Extracted records:
--

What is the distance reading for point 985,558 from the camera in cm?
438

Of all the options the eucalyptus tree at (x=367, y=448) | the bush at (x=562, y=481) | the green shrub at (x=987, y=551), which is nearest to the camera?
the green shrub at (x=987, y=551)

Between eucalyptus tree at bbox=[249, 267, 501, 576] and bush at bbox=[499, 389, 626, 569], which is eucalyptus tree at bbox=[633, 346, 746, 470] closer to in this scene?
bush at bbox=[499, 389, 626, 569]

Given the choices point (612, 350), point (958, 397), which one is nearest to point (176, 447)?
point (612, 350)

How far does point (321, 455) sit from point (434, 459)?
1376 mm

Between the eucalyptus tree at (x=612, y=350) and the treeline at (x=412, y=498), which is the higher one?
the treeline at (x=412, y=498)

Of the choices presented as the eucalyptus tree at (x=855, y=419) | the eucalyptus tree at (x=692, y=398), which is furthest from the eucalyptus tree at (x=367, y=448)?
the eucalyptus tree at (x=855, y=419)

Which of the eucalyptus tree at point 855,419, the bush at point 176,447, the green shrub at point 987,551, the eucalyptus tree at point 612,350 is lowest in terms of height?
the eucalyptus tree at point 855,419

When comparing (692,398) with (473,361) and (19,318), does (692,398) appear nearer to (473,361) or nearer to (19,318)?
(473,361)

--

Stated goal:
Lay out everything above from the line containing "Which of the" down to the last line as a Markdown table with the columns Row and Line text, leaving out blank lines.

Worked answer:
| Row | Line text |
|---|---|
| 1 | Which of the eucalyptus tree at point 855,419, the bush at point 176,447, the green shrub at point 987,551, the eucalyptus tree at point 612,350 is lowest in terms of height? |
| 2 | the eucalyptus tree at point 855,419 |
| 3 | When comparing (692,398) with (473,361) and (19,318), does (692,398) appear nearer to (473,361) or nearer to (19,318)? |
| 4 | (473,361) |